*** Opening of Material provided ***

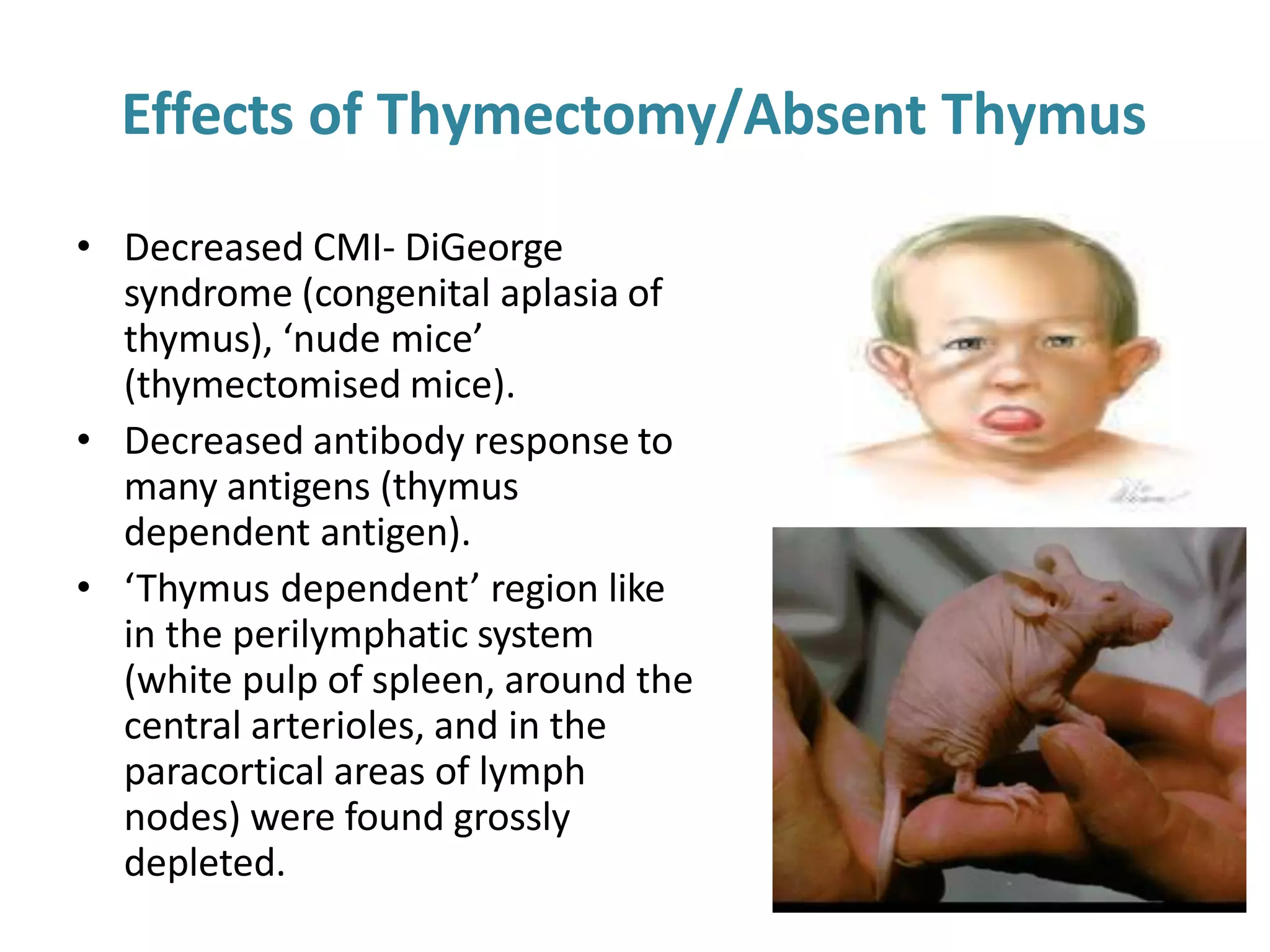 Effects of Thymectomy/Absent Thymus

• Decreased CMI- DiGeorge syndrome (congenital aplasia of thymus), ‘nude mice’ (thymectomised mice).
• Decreased antibody response to many antigens (thymus dependent antigen).
• ‘Thymus dependent’ region like in the perilymphatic system (white pulp of spleen, around the central arterioles, and in the paracortical areas of lymph nodes) were found grossly depleted.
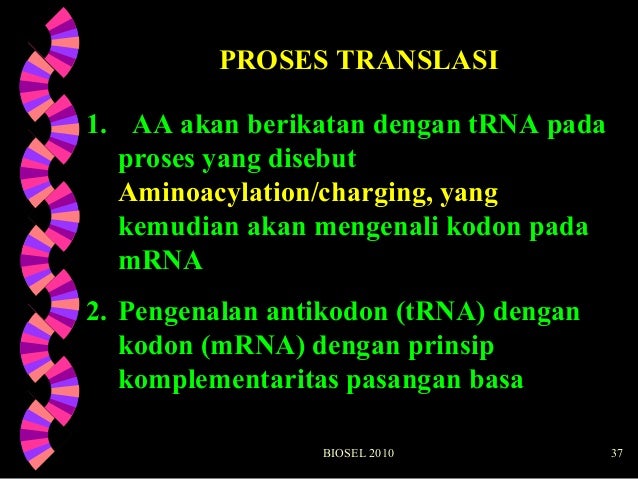 PROSES TRANSLASI

1. AA akan berikatan dengan tRNA pada proses yang disebut Aminoacylation/charging, yang kemudian akan mengenali kodon pada mRNA

2. Pengenalan antikodon (tRNA) dengan kodon (mRNA) dengan prinsip komplementaritas pasangan basa

BIOSEL 2010

37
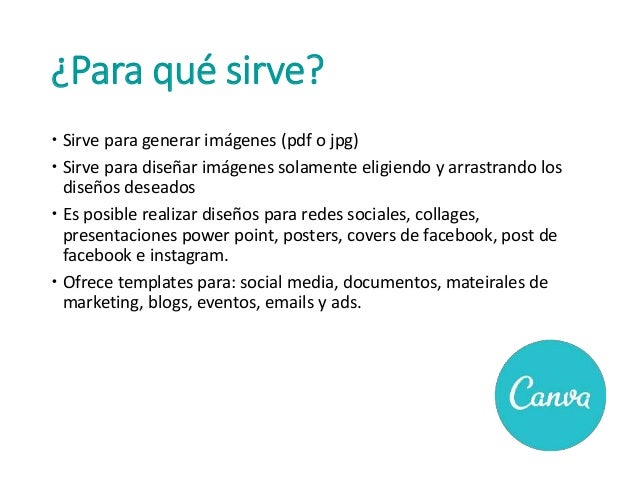 ¿Para qué sirve?

• Sirve para generar imágenes (pdf o jpg)
• Sirve para diseñar imágenes solamente eligiendo y arrastrando los diseños deseados
• Es posible realizar diseños para redes sociales, collages, presentaciones power point, posters, covers de facebook, post de facebook e instagram.
• Ofrece templates para: social media, documentos, mateirales de marketing, blogs, eventos, emails y ads.

Canva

*** Close of Material provided ***

◆ Your task ◆
Would you mind repeating the records above exactly, without the pictures?

◆ Your solution ◆
 Effects of Thymectomy/Absent Thymus

• Decreased CMI- DiGeorge syndrome (congenital aplasia of thymus), ‘nude mice’ (thymectomised mice).
• Decreased antibody response to many antigens (thymus dependent antigen).
• ‘Thymus dependent’ region like in the perilymphatic system (white pulp of spleen, around the central arterioles, and in the paracortical areas of lymph nodes) were found grossly depleted.
 PROSES TRANSLASI

1. AA akan berikatan dengan tRNA pada proses yang disebut Aminoacylation/charging, yang kemudian akan mengenali kodon pada mRNA

2. Pengenalan antikodon (tRNA) dengan kodon (mRNA) dengan prinsip komplementaritas pasangan basa

BIOSEL 2010

37
 ¿Para qué sirve?

• Sirve para generar imágenes (pdf o jpg)
• Sirve para diseñar imágenes solamente eligiendo y arrastrando los diseños deseados
• Es posible realizar diseños para redes sociales, collages, presentaciones power point, posters, covers de facebook, post de facebook e instagram.
• Ofrece templates para: social media, documentos, mateirales de marketing, blogs, eventos, emails y ads.

Canva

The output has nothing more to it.